- Seçilmiş bölüm:
════════════════════

Feyzullah Birışık

Feyzullah Birışık

Pimi çekilmiş bir bomba!!!

Pimi çekilmiş bir bomba!!!

Ebû Hureyre radıyallahu anh'den rivayet edildiğine göre Resûlullah sallallahu aleyhi ve sellem şöyle buyurdu:

- "Gıybet nedir, bilir misiniz?"

- Allah ve Resulü daha iyi bilir, dediler. Hz. Peygamber:

- "Gıybet, din kardeşini hoşlanmadığı bir şey ile anmandır" buyurdu.

- Söylenen ayıp eğer o kardeşimde varsa, ne dersiniz?" diye soruldu.

- "Eğer söylediğin şey onda varsa gıybet ettin; yoksa o zaman ona iftira ettin demektir," buyurdu. (Müslim, Birr 70. Ayrıca bk. Ebû Dâvûd, Edeb 35; Tirmizî, Birr 23)

════════════════════

- Verilen görev 1:
Gıybet konulu metne göre, söylenen ayıp kişide yoksa yapılan şey ne olarak nitelendirilir?
- Verilen görev 2:
Gıybet konulu metni iki cümleyle özetleyin.
- Verilen görev 3:
Gıybet konulu metnin "- Allah ve Resulü" ifadesinden başlayıp "Tirmizî, Birr 23)" ifadesi de dahil olmak üzere o ifadeye kadar uzanan kısmını, "iftira" yerine "bühtan" koyarak yeniden yazın.

- Verilen malzeme:
════════════════════

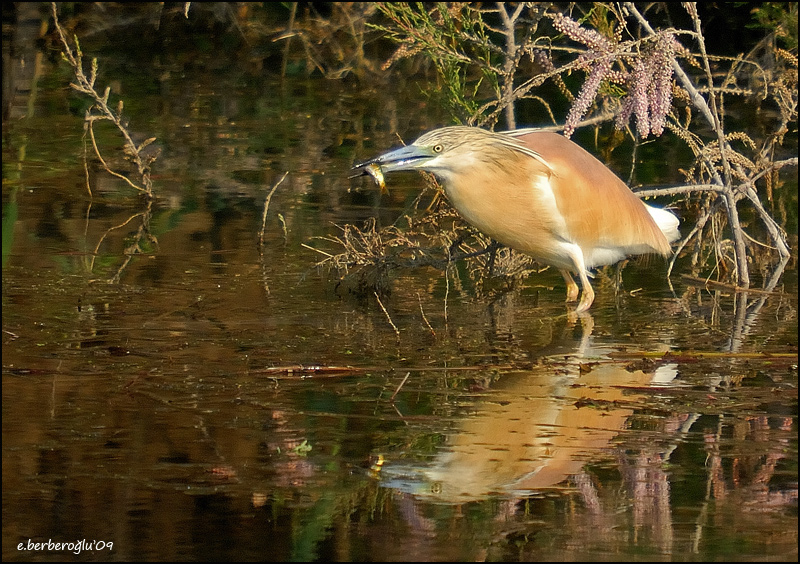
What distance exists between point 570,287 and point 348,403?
2.09 meters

════════════════════

- Tam cevap 1:
İftira olarak nitelendirilir.

- Tam cevap 2:
Ebû Hureyre'den rivayet edilen bu hadiste Resûlullah, gıybetin din kardeşini hoşlanmadığı bir şeyle anmak olduğunu bildirir. Söylenen ayıp kardeşte varsa bunun gıybet, yoksa iftira olduğunu açıklar.

- Tam cevap 3:
- Allah ve Resulü daha iyi bilir, dediler. Hz. Peygamber:

- "Gıybet, din kardeşini hoşlanmadığı bir şey ile anmandır" buyurdu.

- Söylenen ayıp eğer o kardeşimde varsa, ne dersiniz?" diye soruldu.

- "Eğer söylediğin şey onda varsa gıybet ettin; yoksa o zaman ona bühtan ettin demektir," buyurdu. (Müslim, Birr 70. Ayrıca bk. Ebû Dâvûd, Edeb 35; Tirmizî, Birr 23)